An essential feature of this newly identified, bi-compartmentalized mammalian TCA cycle is the export of citrate from the mitochondria into the cytosol and concurrent import of malate from the cytosol into the mitochondria, thereby providing a coordinated mechanism for proliferating, respiratory cells to meet increasing energetic and biosynthetic demands simultaneously. In contrast to the traditional TCA cycle, use of this non-canonical citrate/malate shuttle blocks the loss of carbons as CO₂ in traditional cycling and instead produces the two-carbon carrier, acetyl-CoA, in the cytosol, which becomes available for acetylation reactions, de novo lipogenesis and sterol biosynthesis (Fig. 1). This TCA cycle alternative also regenerates cytosolic NAD⁺ (Fig. 1) required to sustain continuous glucose oxidation to preserve proliferation. Rapidly proliferating cells, such as naïve or ground state mouse embryonic stem cells (mESCs) and cancer cells, were shown to engage the non-canonical TCA cycle, to support anabolic growth and build biomass for cell replication, rather than solely rely upon ATP-producing catabolic metabolism of the traditional TCA cycle.

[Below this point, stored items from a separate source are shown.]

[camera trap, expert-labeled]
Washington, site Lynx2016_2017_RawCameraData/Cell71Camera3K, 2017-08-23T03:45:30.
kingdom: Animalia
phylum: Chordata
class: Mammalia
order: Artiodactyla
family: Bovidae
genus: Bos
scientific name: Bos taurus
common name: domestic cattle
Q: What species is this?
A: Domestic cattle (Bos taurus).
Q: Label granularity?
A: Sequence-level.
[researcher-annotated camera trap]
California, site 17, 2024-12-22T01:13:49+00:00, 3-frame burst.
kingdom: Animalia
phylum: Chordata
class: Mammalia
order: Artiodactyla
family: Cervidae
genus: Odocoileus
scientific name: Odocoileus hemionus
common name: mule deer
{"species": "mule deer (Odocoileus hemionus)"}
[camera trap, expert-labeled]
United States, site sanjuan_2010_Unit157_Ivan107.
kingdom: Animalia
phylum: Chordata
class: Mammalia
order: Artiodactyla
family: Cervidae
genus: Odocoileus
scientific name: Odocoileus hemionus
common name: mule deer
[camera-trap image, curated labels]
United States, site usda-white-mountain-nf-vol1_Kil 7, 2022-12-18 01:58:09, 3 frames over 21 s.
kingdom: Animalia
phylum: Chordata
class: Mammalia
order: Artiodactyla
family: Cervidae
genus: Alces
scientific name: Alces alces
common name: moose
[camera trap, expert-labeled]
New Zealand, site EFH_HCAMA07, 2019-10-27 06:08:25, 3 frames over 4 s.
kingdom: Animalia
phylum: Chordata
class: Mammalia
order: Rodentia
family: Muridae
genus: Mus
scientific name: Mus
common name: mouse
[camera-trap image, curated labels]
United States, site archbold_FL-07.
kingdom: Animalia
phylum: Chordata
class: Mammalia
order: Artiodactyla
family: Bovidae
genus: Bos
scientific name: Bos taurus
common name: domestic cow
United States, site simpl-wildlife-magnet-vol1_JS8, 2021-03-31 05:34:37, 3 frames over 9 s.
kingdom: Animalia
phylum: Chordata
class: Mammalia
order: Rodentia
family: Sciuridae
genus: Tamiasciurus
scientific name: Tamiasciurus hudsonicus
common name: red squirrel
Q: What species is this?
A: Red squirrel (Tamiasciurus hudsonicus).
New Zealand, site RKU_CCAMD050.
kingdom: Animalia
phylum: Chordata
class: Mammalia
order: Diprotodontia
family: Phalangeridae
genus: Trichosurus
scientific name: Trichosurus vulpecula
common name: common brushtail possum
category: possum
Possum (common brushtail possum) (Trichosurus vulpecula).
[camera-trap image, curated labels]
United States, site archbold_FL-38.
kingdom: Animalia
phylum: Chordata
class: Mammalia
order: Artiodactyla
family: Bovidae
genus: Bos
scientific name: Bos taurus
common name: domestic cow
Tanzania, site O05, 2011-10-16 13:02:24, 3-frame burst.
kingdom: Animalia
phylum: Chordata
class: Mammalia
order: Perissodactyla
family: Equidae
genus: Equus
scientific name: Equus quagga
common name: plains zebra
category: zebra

Arnold et al. further showed that appropriate TCA cycle engagement is cell state dependent and a required component of cell state transitions. For example, during myogenic differentiation, mouse myoblasts activate the alternative TCA cycle pathway and then switch to the traditional TCA cycle during a transition to less proliferative mature myotubes, which aligns with Krebs’s original findings on pigeon breast muscle.⁵ A molecular mechanism for this cycle switch was not provided, although many TCA cycle genes are predicted targets of the myogenic transcription factor, MyoD. Similarly, during mESC differentiation, naïve mESCs undergo a metabolic shift upon exiting pluripotency, switching from canonical to alternative TCA cycle usage. Appropriate TCA cycle engagement was indispensable for this fate transition because ACL inhibition impaired the exit of naive mESCs from pluripotency. It remains open whether this TCA cycle switch is a driver or an essential but passive condition for mESC exit from pluripotency or other cell state transitions. Nevertheless, these combined results reveal yet another component of dynamic TCA cycle behavior in different mammalian cell types and states, with engagement of the correct TCA cycle activity required for cell fate transitions, further illustrating an active, or at least permissive, role that cellular metabolism has in cell identity.⁶

The requirement of differential TCA cycle engagement could also link cycle activity to histone acetylation and gene expression. The epigenome is sensitive to metabolite pools that can serve as substrates and co-factors for chromatin-modifying enzymes. Global histone modifications can be dynamically regulated by changes in acetyl-CoA pools,⁷ and, in particular, switching from the traditional to alternative TCA cycle activity could increase histone acetylation through ACL-dependent production of additional cytosolic acetyl-CoA⁸ (Fig. 1). ACL is localized in both the cytosol and nucleus and contributes to acetyl-CoA production in both compartments. Considering how the role of metabolites varies within different subcellular compartments, such as in the mitochondria, cytosol, or nucleus,⁹ the site(s) of acetyl-CoA generation and trafficking may influence cell fate specificity. A distinction between mitochondrial and nuclear-cytoplasmic acetyl-CoA pools is well-established, and recent studies have also shown that the nuclear pool is distinct from the cytosolic pool.^7,10 Although Arnold et al. used clever ¹³C-nutrient isotope tracing to quantify compartment-specific metabolism, and ²H-glucose tracing to indirectly dissect NAD⁺/NADH pools in the mitochondria and cytosol, it could be interesting to also examine the impact of this new pathway on the nucleus. Differences in subcellular crosstalk from traditional versus alternative TCA cycle pathways could regulate cellular identify and potentially offer new strategies to enrich for cells at different developmental or functional states, for fundamental studies or applications in biomedicine. Lastly, this new pathway is termed the non-canonical or alternative TCA cycle. It probably deserves a better name!